Kepala Rutan Kelas IIA Pekalongan, Nanang Adi Susanto, mengatakan kegiatan tersebut diawali dengan apel dan pembacaan ikrar bersama seluruh jajaran pemasyarakatan serta unsur eksternal.
“Kegiatan hari ini dalam rangka pelaksanaan ikrar dan penguatan pengawasan pemasyarakatan bersih dari handphone ilegal, narkoba dan penipuan di Rutan Kelas IIA Pekalongan,” kata Nanang kepada wartawan, Jum’at (8/5/2026).
Dalam kegiatan tersebut, Rutan Pekalongan melibatkan 41 pegawai, personel Polsek Pekalongan Utara, Koramil 19 Pekalongan Utara, BNNK Batang, perwakilan LSM, hingga warga binaan pemasyarakatan (WBP).
Petugas kemudian melakukan razia dengan menyisir blok demi blok kamar tahanan yang disusul dengan penggeledahan secara menyeluruh termasuk area di sekitar blok tahanan.
Dari hasil penggeledahan, petugas menemukan sejumlah barang terlarang dan barang modifikasi buatan warga binaan, di antaranya dua set kartu remi buatan, dua set kartu domino buatan, enam korek api gas, satu uang koin, satu pinset buatan serta satu kaca.
“Seluruh barang hasil temuan langsung diamankan untuk didata dan dimusnahkan sesuai prosedur,” ujarnya.
Selain razia kamar tahanan, seluruh pegawai dan warga binaan yang mengikuti kegiatan juga menjalani tes urine. Hasilnya, seluruh peserta dinyatakan negatif narkoba.
“Tidak ada temuan positif narkoba. Semua hasil tes urine negatif,” tegas Nanang.

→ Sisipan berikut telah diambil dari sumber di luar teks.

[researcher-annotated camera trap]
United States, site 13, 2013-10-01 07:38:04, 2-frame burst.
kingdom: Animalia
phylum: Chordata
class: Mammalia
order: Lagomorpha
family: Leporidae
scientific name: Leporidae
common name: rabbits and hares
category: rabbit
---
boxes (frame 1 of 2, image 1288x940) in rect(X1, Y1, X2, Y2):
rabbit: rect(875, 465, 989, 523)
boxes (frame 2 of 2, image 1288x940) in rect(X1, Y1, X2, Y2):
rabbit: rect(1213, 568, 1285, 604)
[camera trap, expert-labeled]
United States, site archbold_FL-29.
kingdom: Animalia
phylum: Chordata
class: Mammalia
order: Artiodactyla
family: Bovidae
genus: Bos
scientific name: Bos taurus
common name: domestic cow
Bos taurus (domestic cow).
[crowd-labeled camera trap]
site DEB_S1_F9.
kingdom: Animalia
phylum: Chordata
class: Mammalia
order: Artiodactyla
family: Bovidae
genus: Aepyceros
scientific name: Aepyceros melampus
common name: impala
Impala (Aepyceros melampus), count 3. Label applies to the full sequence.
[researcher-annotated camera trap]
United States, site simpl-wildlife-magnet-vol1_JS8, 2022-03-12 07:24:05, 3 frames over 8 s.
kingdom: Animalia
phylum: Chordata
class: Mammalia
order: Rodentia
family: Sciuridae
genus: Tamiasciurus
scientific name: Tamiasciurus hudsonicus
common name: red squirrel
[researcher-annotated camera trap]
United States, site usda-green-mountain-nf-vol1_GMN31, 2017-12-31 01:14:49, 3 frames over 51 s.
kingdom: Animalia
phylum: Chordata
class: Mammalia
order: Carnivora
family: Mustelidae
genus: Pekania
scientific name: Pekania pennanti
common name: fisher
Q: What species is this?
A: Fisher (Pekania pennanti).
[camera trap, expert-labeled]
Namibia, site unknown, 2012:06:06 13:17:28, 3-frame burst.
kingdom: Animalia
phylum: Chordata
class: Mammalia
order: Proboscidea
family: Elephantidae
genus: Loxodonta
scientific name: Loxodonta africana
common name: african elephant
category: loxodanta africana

Saat ini, jumlah penghuni Rutan Kelas IIA Pekalongan tercatat sebanyak 273 warga binaan, termasuk tahanan perempuan.
Nanang menegaskan, kegiatan tersebut menjadi langkah preventif untuk memastikan lingkungan rutan tetap aman dan steril dari praktik penyalahgunaan narkoba, penggunaan handphone ilegal maupun tindak penipuan yang dikendalikan dari dalam lapas atau rutan.
“Kami ingin mewujudkan lingkungan rutan yang aman, tertib, dan bersih dari handphone ilegal, narkoba, penipuan serta barang terlarang,” katanya.
Langkah pengawasan ketat tersebut merupakan tindak lanjut arahan Menteri Imigrasi dan Pemasyarakatan dalam rapat analisis dan evaluasi pada 5 Mei 2026 terkait penanggulangan gangguan keamanan dan ketertiban yang dikendalikan dari dalam lapas maupun rutan.
Dalam surat edaran Ditjen PAS juga ditegaskan bahwa seluruh kepala kantor wilayah dan kepala UPT bertanggung jawab penuh terhadap pengawasan pegawai di lingkungan kerja masing-masing, termasuk memastikan tidak ada handphone maupun peredaran narkoba di dalam blok hunian warga binaan.